The ovarian reserve defines female reproductive lifespan, which in humans spans decades. The ovarian reserve consists of oocytes residing in primordial follicles arrested in meiotic prophase I and is maintained independent of DNA replication and cell proliferation, thereby lacking stem cell-based maintenance. Largely unknown is how cellular states of the ovarian reserve are established and maintained for decades. Our recent study revealed that a distinct chromatin state is established during ovarian reserve formation in mice, uncovering a novel window of epigenetic programming in female germline development. We showed that an epigenetic regulator, Polycomb Repressive Complex 1 (PRC1), establishes a repressive chromatin state in perinatal mouse oocytes that is essential for prophase I-arrested oocytes to form the ovarian reserve. Here we discuss the biological roles and mechanisms underlying epigenetic programming in ovarian reserve formation, highlighting current knowledge gaps and emerging research areas in female reproductive biology.
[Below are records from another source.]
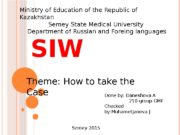 SIWMinistry of Education of the Republic of Kazakhstan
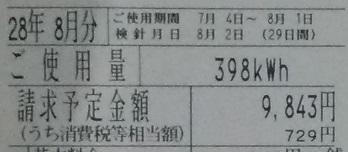 160803-2.jpg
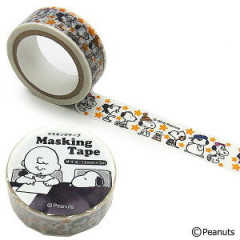 Sanrio My Melody Rubber Phone Case - iPhone Xs Max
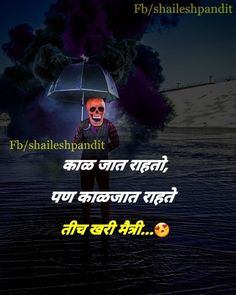 Love Sayri, Swami Samarth, Marathi Status, Marathi Quotes, Dear Diary, Jokes Quotes, Attitude Quotes, Shiva, Sadness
Keywords: Polycomb; epigenetic programming; epigenetic reprogramming; meiosis; oogenesis; ovarian reserve.

FIGURE 1

Scheme of female germline development. The developmental process of mouse germ cells is depicted (created with BioRender.com). Key events in epigenome reprogramming and/or programming are listed. DNA methylation levels and common histone modifications are represented with a graph. Blank regions and question marks show unexplored stages. PGC, primordial germ cells; NGO, non-growing oocyte; GO, growing oocyte; FGO, full-grown oocyte; MII, metaphase II.

FIGURE 2

Scheme of ovarian reserve formation. Key cellular events that occurred during the ovarian reserve formation are listed, and the proposed epigenetic programming and chromatin remodeling in the nucleus are depicted (created with BioRender.com). Question marks point out unresolved questions or unclear mechanisms.